Monday, December 30, 2019

A Short Film I Made Earlier this Year in Response to Chris Marker's La Jetée

A meditation on time.

I did the music, soi-disant, too. I think of it more as "bodily organic ambience" than music. bio-soundtrack.

I love how Chris Marker's later super-short films fit in so beautifully with YouTube's and other social media's re-shaping of consciousness and attention span. Let's call it neo-span.

Friday, December 27, 2019

Stopping an Argument Going Nowhere



As a boy, I stood in drowned sneakers
and held up to the sun a crayfish
between my thumb and forefinger,
just plucked from the creek,
its pincers gyrating and pinching air,
trying to reach back far enough
to scissor skin and win release
from pain by pain. Win release
from pain by pain. Even in the dark places
under stones in creeks, whatever stones,
whatever other kingdoms, this immutable
is known. The dark imbricated plates
of her body were soft bronze. She knew me
enough. She’d treat any animal the same
and be blameless, not dwell as we do
after we use our natural defenses
to return to where we can breathe.
I’d call a friend over to see tiny dark eggs
she strummed under her body’s shields,
then drop her for the pleasure of seeing
that tiny splash, the dark zing backwards
into her watermind. She’d flex her entire body
and her big scoop tail would shoot water
through water as she flew to the safe
underplace. Each language, its dark, protective stones.
I am not a boy. I no longer lift
the roofs of stones from creatures.
Let dwell, let dwell.
Time is water and we must breathe under it.
Each in the darkness it calls home.

I Have a Poem in the Current Visual Voice

I love seeing what people come up with each month.

The whole ekphrasis thing. No ideas but in translation.

It

It is never finished.
I wake and walk barefoot
to the backyard,
past the spider universe
of the abandoned nook garden,
branches of everything-all-at-once
strangling or loving, who knows;
should I have said roses
in a poem, pedigree, pedigree
I have no use for.
Something wilder than roses
grows there and through me,
the birds getting excited
at my approach, summer
through us, they flee
in terror but will circle back
as soon as I’m gone,

as soon as I’m gone.

Monday, December 23, 2019

FDA Approves Ebola Vaccine with 100% Success Rate

Merck has developed an Ebola vaccine with a 100% success rate which has been approved by the FDA.

This is really wonderful news for the planet, especially when you look at the 2014-15 outbreak in West Africa where the death toll exceeded 28,000 people. Viruses with an ability to spread through casual contact in an age of global air travel are nothing to shrug off.

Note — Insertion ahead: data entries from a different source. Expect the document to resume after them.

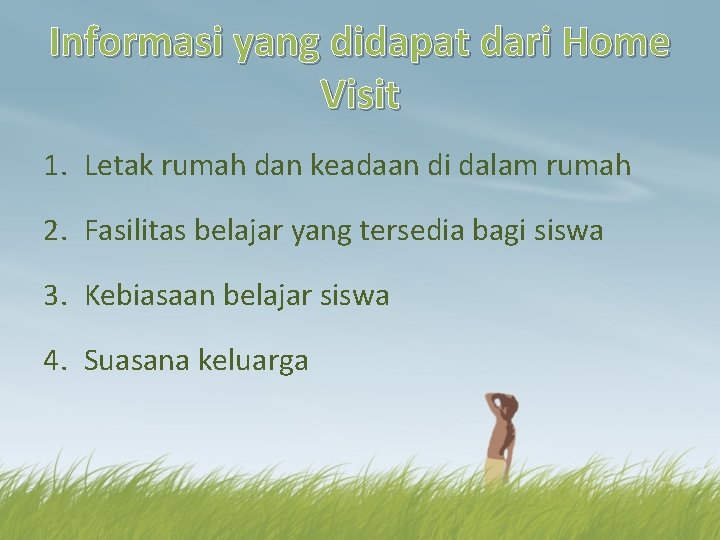 Informasi yang didapat dari Home Visit

1. Letak rumah dan keadaan di dalam rumah

2. Fasilitas belajar yang tersedia bagi siswa

3. Kebiasaan belajar siswa

4. Suasana keluarga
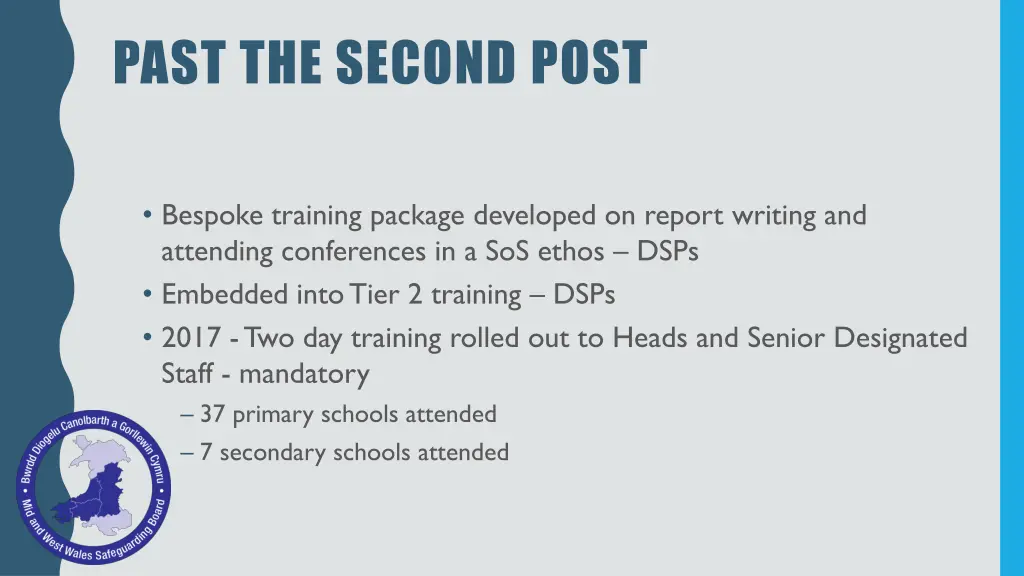 PAST THE SECOND POST

• Bespoke training package developed on report writing and attending conferences in a SoS ethos – DSPs
• Embedded into Tier 2 training – DSPs
• 2017 - Two day training rolled out to Heads and Senior Designated Staff - mandatory
– 37 primary schools attended
– 7 secondary schools attended

• Bwrdd Diogelu Canolbarth a Gorllewin Cymru • Mid and West Wales Safeguarding Board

Technically, Ebola is not spread though "casual contact." If we use a CDC definition of the term. But if we use a civilian definition of the term, one might want to argue the point.  It's spread through bodily fluids. But then: "If a person sick with Ebola coughs or sneezes, and saliva or mucus touches another person's eyes, nose, mouth, or an open cut or wound, these fluids may spread Ebola." That's pretty darn casual. And it can acquired by touching such fluids on door knobs or other surfaces if one then transfers that inoculant to a mucus membrane such as one's mouth, nose, eyes, etc. That's a pretty common occurrence. Again, sounds pretty casual. Few people on the street or in their office in Kinshasa or anywhere else are going to be wearing gloves and goggles the way scientists going into Ebola zones wisely do. A co-worker's sneeze might mean Ebola transmission. So the word “casual” in “casual contact” when used in relation to Ebola might just be a misleading term used in a sedative phrase intended to quell public panic.

The different strains of Ebola have varied wildly in terms of mortality, with some variants having a mortality rate as high as 90% .

So a vaccine is really great news. It’s a cause for celebration. At least until the next plague says “Surprise!” It’s a never-ending war. Probably long after humans finally stop going to war with other humans, there will still be that microbial war and its many active fronts. The enemy is within. It has been a vital part of our evolution and the evolution of everything else alive.

I've recommended a book on this topic before and I will again today. If you want to read a well-written account of the first time scientists went to war against Ebola, check out Laurie Garrett's nonpareil The Coming Plague (1994). The long chapter "Yambuku" in the book gives a harrowing account of the first Ebola outbreaks, which occurred virtually simultaneously in Zaire and South Sudan (1976) and the international scientific response to them. This book was eerily prescient and forecast much of what was to come with the new millennium. And it's some of the best nonfiction writing you will ever encounter. 

Saturday, December 21, 2019

Time Leaks

"Mysterious blocks of flotsam, about the size of a chopping-board, bearing the name 'Tjipetir' (a plantation in the Dutch East Indies—now Indonesia—operating in the late 19th and early 20th centuries), have been washing up on the beaches of northern Europe for some time through 2013 and 2014. They are believed to be blocks of gutta-percha from the Japanese liner Miyazaki Maru, which was sunk 150 miles (240 km) west of the Isles of Scilly in 1917."